Länger als nötig studierten wir die Speisekarte mit den zeitaufwendigen Listen von Fleischgerichten und Soßen (daneben zwei Zahlenreihen, der Preis und, wie in fast allen Moskauer Restaurants üblich, das Gewicht der jeweiligen Zutaten, Angaben, die den Kunden glaubhaft machen sollten, dass sie hier nicht über den Tisch gezogen wurden). Ich weiß noch, wie mein Blick unwillkürlich bei den Preisen für Schaschlik Royal und Überraschungen aus dem Meer hängenblieb. Ein Singledasein kann einen sogar knauserig machen, wenn man gut bei Kasse ist.
»Nun, Kolja«, wandte sich Mascha schließlich auf Englisch mit einer dieser kuriosen russischen Verkleinerungsformen an mich. »Was hat Sie nach Russland geführt?«
»Lassen Sie uns Russisch reden«, erwiderte ich. »Das ist bestimmt einfacher.«
»Bitte nicht«, sagte Katja. »Wir müssen üben für unser Englisch.«
»Okay«, gab ich mich einverstanden. Schließlich war ich nicht in den Traum des Ostens gekommen, um mich mit ihnen zu streiten. Von da an redeten wir meist Englisch, falls wir nicht mit anderen Russen zusammen waren.
»Tak«, sagte Katja. »Nun. Warum gerade Russland?«
Ich gab die Antwort, die ich stets gab, wenn mir diese Frage gestellt wurde: »Ich war auf Abenteuer aus.«
Was nicht ganz stimmte. Der eigentliche Grund, das weiß ich heute, war der, dass ich mich in die Dreißig-plus-Phase der Enttäuschungen vordringen sah, in jene Zeit also, in der Schwung und Ehrgeiz nachlassen und die Eltern der Freunde einer nach dem anderen sterben, in die Zeit von: ›War das schon alles?‹ Bekannte in London, die bereits geheiratet hatten, ließen sich wieder scheiden und legten sich Katzen zu. Andere fingen an, Marathon zu laufen, oder sie wurden Buddhisten, um damit fertig zu werden. Für dich waren es wohl diese windigen Seminare der evangelischen Kirche, von denen du ein paar mitgemacht hast, ehe wir uns kennenlernten. Letztlich aber hatte meine Firma mich nur gefragt, ob ich nach Moskau gehen wolle, für ein Jahr, hieß es, vielleicht auch für zwei. Man deutete an, dass es den Weg zur Teilhaberschaft verkürzen könnte. Ich stimmte zu und flüchtete aus London, aber auch davor, nicht mehr so jung zu sein.
Sie lächelten.
Ich sagte: »Meine Firma bat mich, ins Moskauer Büro zu wechseln. Für mich bedeutete das eine gute Gelegenheit. Und«, setzte ich noch hinzu, »ich wollte immer schon mal nach Russland. Mein Großvater hat im Krieg in Russland gekämpft.«
Letzteres stimmt, wie du weißt. Ich habe Opa nie richtig kennengelernt, aber als ich klein war, wurde immer wieder über seine Kriegserlebnisse geredet.

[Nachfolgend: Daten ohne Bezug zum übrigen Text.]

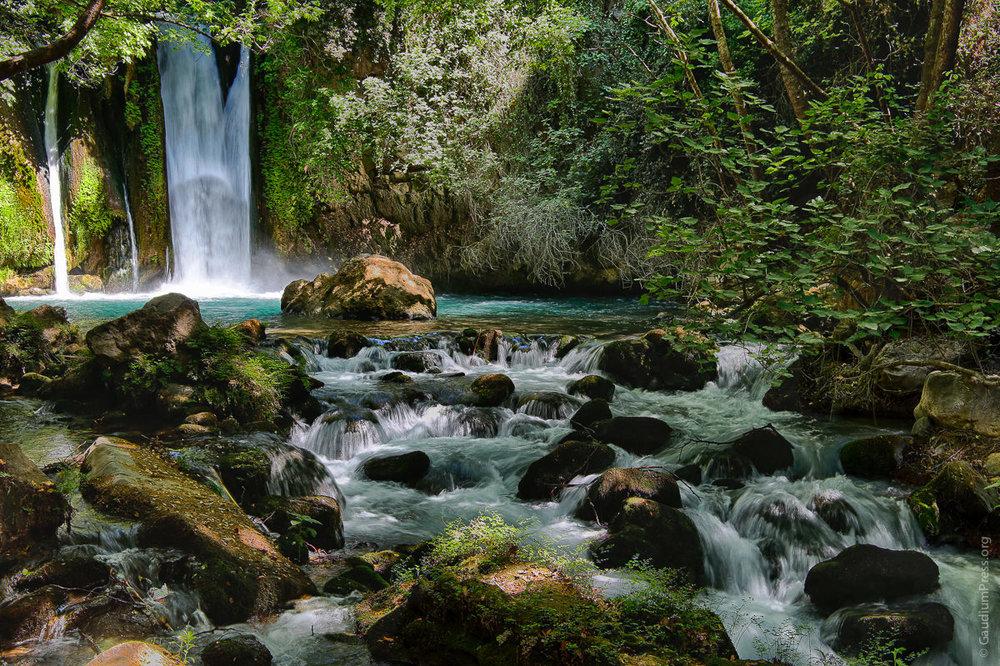 Tierra Santa: Nacientes del Jordán. Foto: Gustavo Kralj/GaudiumpressImages.com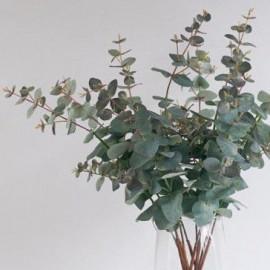 Eukaliptusy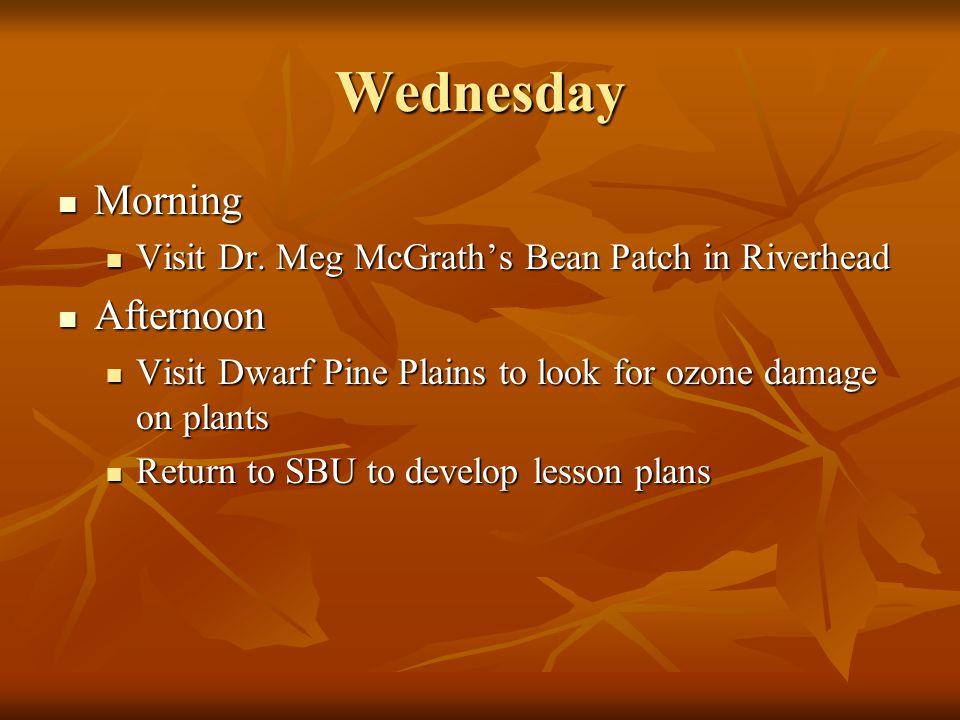 Wednesday Morning Morning Visit Dr. Meg McGrath's Bean Patch in Riverhead Visit Dr.
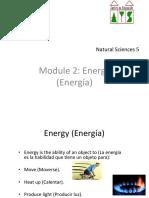 Unit 4 5º Energy Printable (1)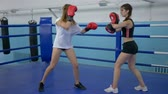 combativo : athletic girls train in short shorts in gym, girl takes blows on boxing paws of a strong female in gloved on ring Vídeos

»Und als was hat Ihr Großvater gedient?«, fragte Mascha. »War er ein Spion?«
»Nein, Matrose. Er ist bei Konvois mitgefahren – Sie wissen schon, auf diesen Schiffen, die Vorräte aus England nach Russland gebracht haben. Er war auf den Konvois in die Arktis. Nach Archangelsk. Und nach Murmansk.«
Mascha beugte sich vor und murmelte Katja etwas ins Ohr. Ich nahm an, sie übersetzte.
»Ehrlich? Kein Witz? Er war in Murmansk?«!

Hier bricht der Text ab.